Task: Your copy should start at the line with "WILDFOX loose fitting" and end at the line with "Self Leveling Compound" in the data below. Transcribe only those lines, exactly, pictures excluded.

Available data:
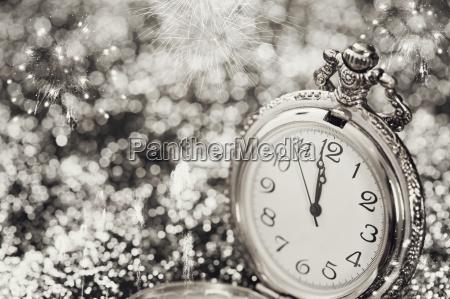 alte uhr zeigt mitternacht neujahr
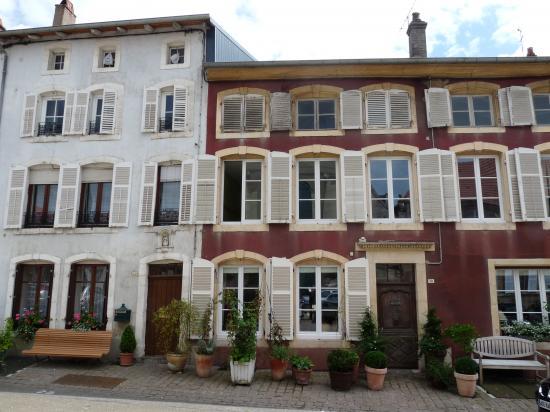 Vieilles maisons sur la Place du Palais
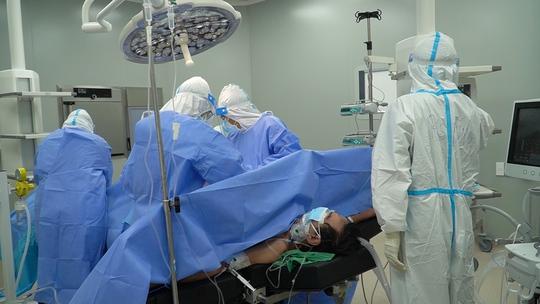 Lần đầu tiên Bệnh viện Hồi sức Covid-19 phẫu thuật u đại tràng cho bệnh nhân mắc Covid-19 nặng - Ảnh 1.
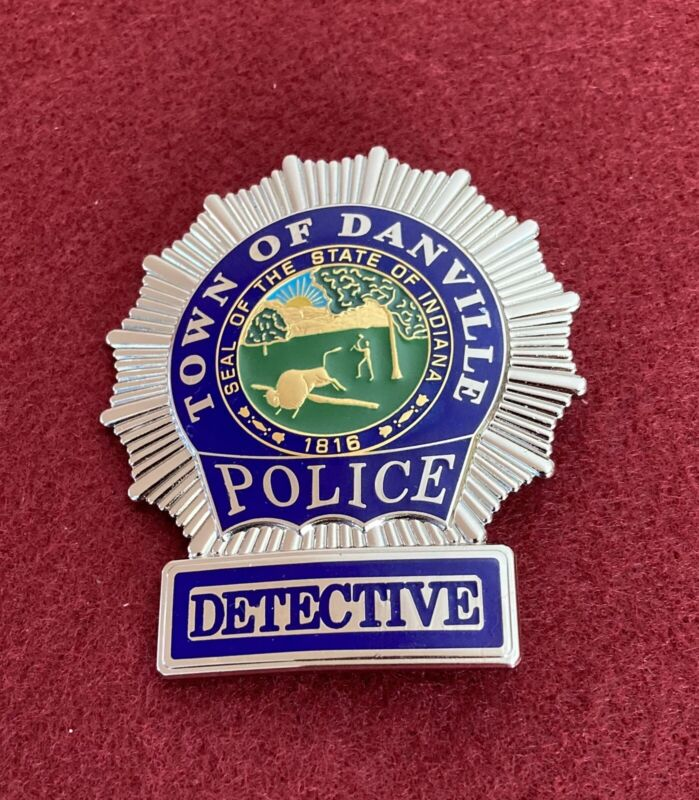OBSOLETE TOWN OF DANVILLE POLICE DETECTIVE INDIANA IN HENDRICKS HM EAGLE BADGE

---

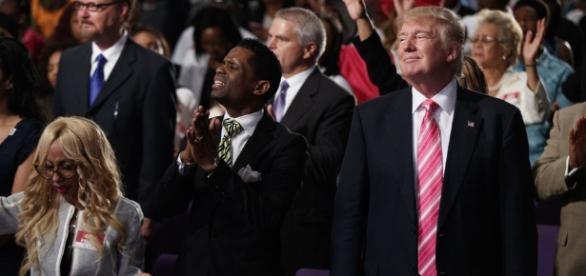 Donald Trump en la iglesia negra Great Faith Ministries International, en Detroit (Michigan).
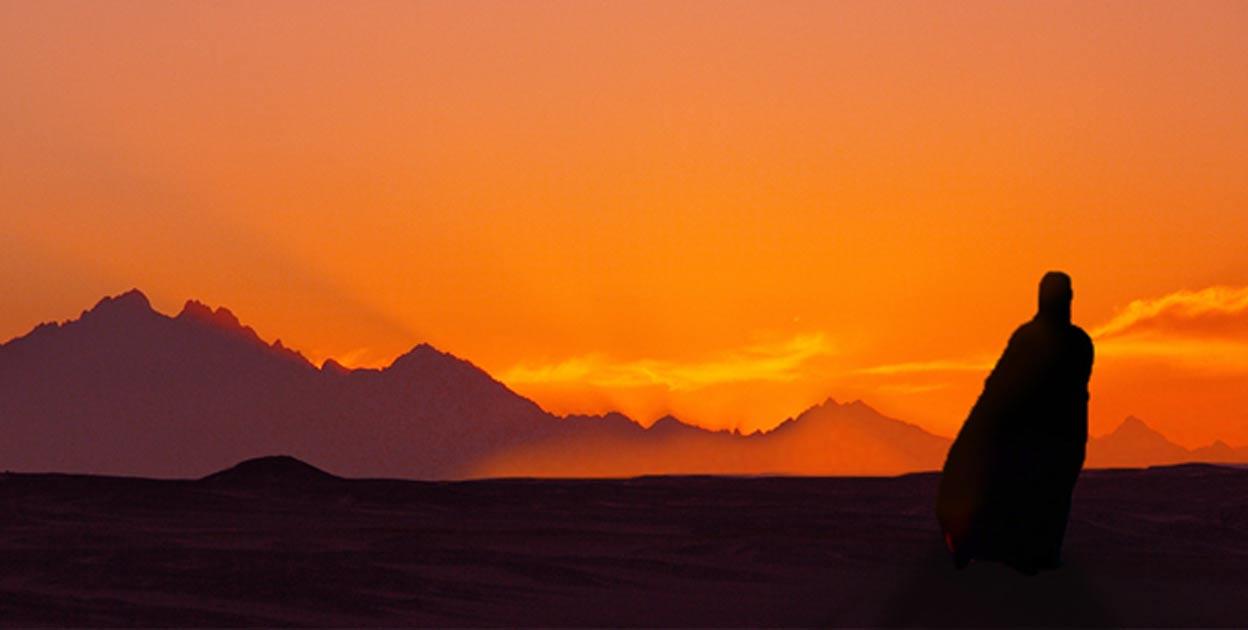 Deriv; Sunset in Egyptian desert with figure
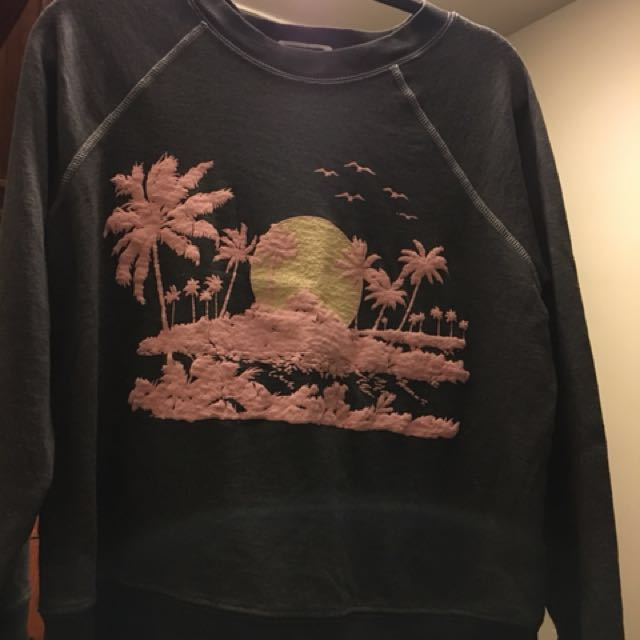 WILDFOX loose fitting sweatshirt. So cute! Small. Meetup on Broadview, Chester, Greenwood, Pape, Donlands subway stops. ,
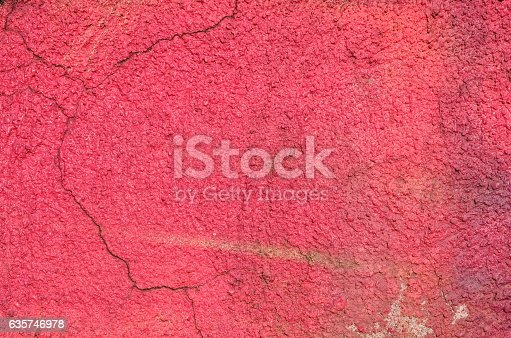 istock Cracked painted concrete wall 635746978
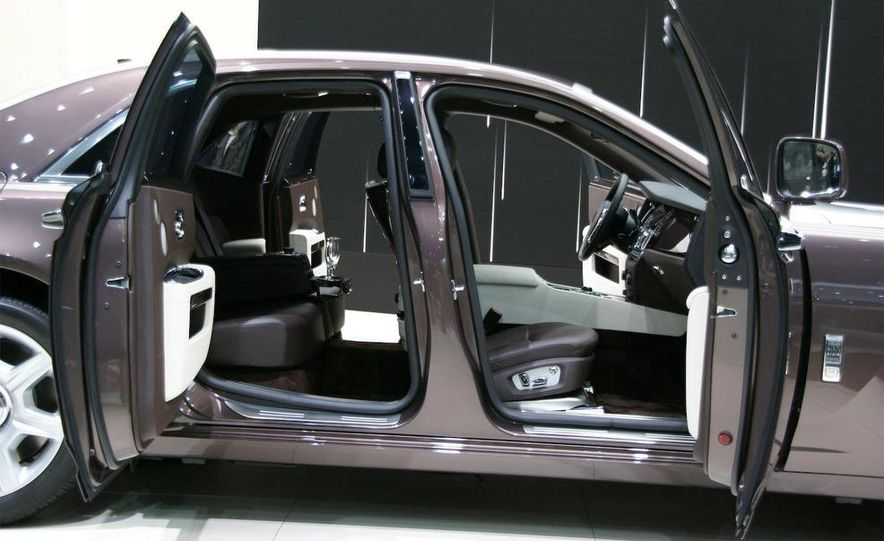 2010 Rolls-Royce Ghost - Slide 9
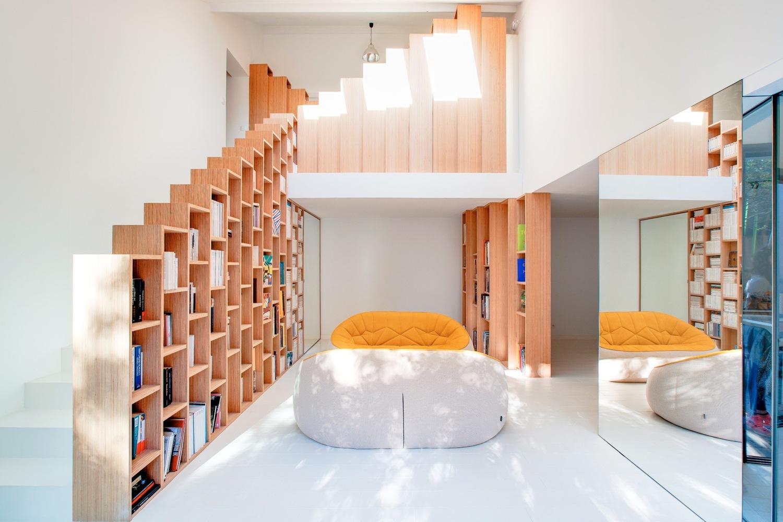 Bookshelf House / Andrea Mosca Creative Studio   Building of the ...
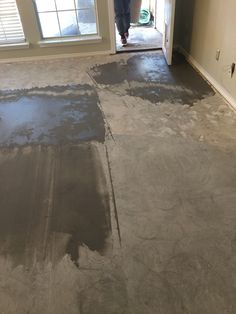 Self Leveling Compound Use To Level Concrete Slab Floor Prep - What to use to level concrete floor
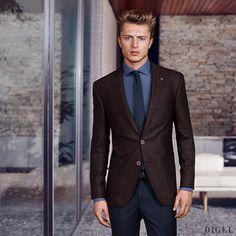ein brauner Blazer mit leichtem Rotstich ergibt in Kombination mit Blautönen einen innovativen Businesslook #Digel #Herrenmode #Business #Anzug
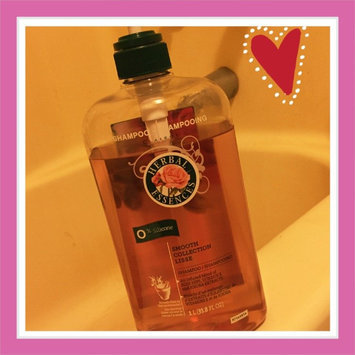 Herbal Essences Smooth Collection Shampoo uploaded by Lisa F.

Answer for this exercise:
 WILDFOX loose fitting sweatshirt. So cute! Small. Meetup on Broadview, Chester, Greenwood, Pape, Donlands subway stops. ,
 istock Cracked painted concrete wall 635746978
 2010 Rolls-Royce Ghost - Slide 9
 Bookshelf House / Andrea Mosca Creative Studio   Building of the ...
 Self Leveling Compound Use To Level Concrete Slab Floor Prep - What to use to level concrete floor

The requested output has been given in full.